TEXT SECTION =>
## Begin

Raises Invalid_argument if the resulting signal sequence on the output abstraction is not well-formed or if a namespace name could not be bound to a prefix.

val output_depth : output -> int

output_depth o is o's current element nesting level (undefined before the first `El_start and after the last `El_end).

val output_tree : ('a -> 'a frag) -> output -> 'a -> unit

Outputs signals corresponding to a value by recursively applying the given value deconstructor.

Raises see output.

val output_doc_tree : ('a -> 'a frag) -> output -> (dtd * 'a) -> unit

Same as output_tree but outputs a complete well-formed sequence of signals.

Raises see output.

Functorial interface (deprecated)

WARNING. The functioral interface is deprecated and will be removed.

Make allows client to specify types for strings and internal buffers. Among other things this can be used to perform hash-consing or to process the character stream, e.g. to normalize unicode characters or to convert to a custom encoding.

type std_string = string
type std_buffer = Buffer.t
module type String = sig ... end

Input signature for strings.

module type Buffer = sig ... end

Input signature for internal buffers.

module type S = sig ... end

Output signature of Make.

module Make (String : String) (Buffer : Buffer with type string = String.t) : S with type string = String.t

Functor building streaming XML IO with the given strings and buffers.

Features and limitations

The module assumes strings are immutable, thus strings the client gives or receives during the input and output process must not be modified.

Input

Encoding

The parser supports ASCII, US-ASCII, UTF-8, UTF-16, UTF-16LE, UTF-16BE and ISO-8559-1 (Latin-1) encoded documents. But strings returned by the library are always UTF-8 encoded.

The encoding can be specified explicitly using the optional argument enc. Otherwise the parser uses UTF-16 or UTF-8 if there is a BOM at the beginning of the document. If there is no BOM it uses the encoding specified in the XML declaration. Finally, if there is no XML declaration UTF-8 is assumed.

## End

SUPPLIED RECORDS =>
## Begin

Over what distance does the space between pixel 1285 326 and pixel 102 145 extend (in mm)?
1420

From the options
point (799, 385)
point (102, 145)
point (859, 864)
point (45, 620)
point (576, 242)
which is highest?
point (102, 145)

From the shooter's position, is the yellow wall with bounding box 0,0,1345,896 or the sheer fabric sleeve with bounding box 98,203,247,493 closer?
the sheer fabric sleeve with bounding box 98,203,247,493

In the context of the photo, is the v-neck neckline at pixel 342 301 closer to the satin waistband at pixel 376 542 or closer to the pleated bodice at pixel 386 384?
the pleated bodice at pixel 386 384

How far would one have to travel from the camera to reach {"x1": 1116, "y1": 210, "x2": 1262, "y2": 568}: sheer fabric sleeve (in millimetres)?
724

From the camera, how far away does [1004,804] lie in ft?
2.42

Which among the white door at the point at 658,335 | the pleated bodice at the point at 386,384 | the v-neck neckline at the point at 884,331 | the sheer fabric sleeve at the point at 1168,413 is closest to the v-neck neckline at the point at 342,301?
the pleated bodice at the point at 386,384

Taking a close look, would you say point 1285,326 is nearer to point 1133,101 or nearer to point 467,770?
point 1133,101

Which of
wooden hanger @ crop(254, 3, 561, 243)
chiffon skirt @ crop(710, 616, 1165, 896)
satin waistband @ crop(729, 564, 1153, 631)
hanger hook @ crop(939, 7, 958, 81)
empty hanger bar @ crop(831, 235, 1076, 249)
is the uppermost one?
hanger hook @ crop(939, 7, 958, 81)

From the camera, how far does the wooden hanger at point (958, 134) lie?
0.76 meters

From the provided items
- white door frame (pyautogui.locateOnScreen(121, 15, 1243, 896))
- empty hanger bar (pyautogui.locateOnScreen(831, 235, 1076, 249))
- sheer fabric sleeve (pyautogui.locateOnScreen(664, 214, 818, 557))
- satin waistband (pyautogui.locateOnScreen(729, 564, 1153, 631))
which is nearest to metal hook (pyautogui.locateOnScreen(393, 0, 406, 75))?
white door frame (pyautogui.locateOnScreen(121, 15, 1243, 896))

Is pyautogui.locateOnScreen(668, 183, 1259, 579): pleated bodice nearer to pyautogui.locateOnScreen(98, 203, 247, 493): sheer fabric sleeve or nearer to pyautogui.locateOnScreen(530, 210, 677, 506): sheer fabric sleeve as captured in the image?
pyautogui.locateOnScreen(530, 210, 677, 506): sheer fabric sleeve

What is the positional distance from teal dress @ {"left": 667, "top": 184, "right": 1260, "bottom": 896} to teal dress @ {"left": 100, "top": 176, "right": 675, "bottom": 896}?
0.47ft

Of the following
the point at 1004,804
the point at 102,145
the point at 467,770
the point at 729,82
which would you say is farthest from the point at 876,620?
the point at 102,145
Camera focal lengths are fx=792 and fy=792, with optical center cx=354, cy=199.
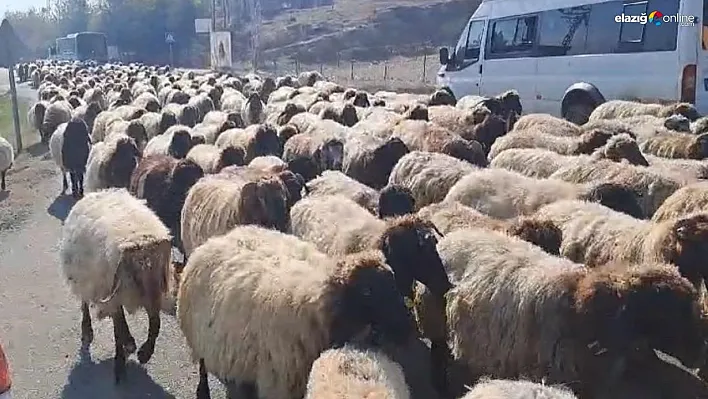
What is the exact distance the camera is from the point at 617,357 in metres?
4.12

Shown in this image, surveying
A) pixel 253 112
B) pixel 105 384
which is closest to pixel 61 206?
pixel 253 112

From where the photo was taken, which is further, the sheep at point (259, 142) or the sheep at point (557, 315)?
the sheep at point (259, 142)

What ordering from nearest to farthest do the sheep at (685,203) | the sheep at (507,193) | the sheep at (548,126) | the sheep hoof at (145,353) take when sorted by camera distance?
the sheep at (685,203) → the sheep hoof at (145,353) → the sheep at (507,193) → the sheep at (548,126)

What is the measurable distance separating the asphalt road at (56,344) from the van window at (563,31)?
911cm

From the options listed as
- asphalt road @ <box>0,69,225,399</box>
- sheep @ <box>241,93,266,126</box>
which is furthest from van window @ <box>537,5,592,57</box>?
asphalt road @ <box>0,69,225,399</box>

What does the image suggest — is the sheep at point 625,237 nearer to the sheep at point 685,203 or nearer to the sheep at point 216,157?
the sheep at point 685,203

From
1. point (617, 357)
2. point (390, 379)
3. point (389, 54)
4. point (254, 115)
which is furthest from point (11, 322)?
point (389, 54)

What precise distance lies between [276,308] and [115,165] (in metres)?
5.82

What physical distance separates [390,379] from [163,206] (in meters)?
4.80

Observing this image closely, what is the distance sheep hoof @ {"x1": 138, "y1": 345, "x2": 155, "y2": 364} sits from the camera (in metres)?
5.92

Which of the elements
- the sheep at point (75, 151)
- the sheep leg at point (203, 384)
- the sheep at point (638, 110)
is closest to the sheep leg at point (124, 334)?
the sheep leg at point (203, 384)

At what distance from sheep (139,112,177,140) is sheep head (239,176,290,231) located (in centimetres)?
701

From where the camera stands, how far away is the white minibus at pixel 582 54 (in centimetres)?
1146

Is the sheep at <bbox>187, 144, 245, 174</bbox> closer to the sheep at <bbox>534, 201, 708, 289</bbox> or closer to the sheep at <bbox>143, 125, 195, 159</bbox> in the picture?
the sheep at <bbox>143, 125, 195, 159</bbox>
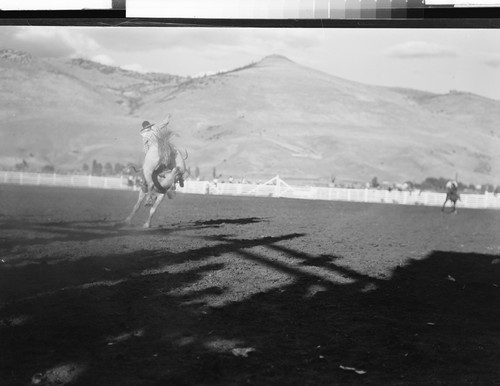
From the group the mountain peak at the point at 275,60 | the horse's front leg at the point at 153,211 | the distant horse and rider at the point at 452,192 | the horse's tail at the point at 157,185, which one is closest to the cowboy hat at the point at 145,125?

## End

PROBLEMS =>
a – Answer these questions on the XML library documentation:
(i) What does output_depth o give?
(ii) Which encoding does the parser assume when no encoding is specified, there is no BOM and there is no XML declaration?
(iii) What must the client not do to strings it gives or receives during input and output?
b – Pull out every line of the records that contains the string "pyautogui".

IN RESPONSE =>
a –
(i) o's current element nesting level
(ii) UTF-8
(iii) Modify them

b –
- white door frame (pyautogui.locateOnScreen(121, 15, 1243, 896))
- empty hanger bar (pyautogui.locateOnScreen(831, 235, 1076, 249))
- sheer fabric sleeve (pyautogui.locateOnScreen(664, 214, 818, 557))
- satin waistband (pyautogui.locateOnScreen(729, 564, 1153, 631))
which is nearest to metal hook (pyautogui.locateOnScreen(393, 0, 406, 75))?
white door frame (pyautogui.locateOnScreen(121, 15, 1243, 896))
Is pyautogui.locateOnScreen(668, 183, 1259, 579): pleated bodice nearer to pyautogui.locateOnScreen(98, 203, 247, 493): sheer fabric sleeve or nearer to pyautogui.locateOnScreen(530, 210, 677, 506): sheer fabric sleeve as captured in the image?
pyautogui.locateOnScreen(530, 210, 677, 506): sheer fabric sleeve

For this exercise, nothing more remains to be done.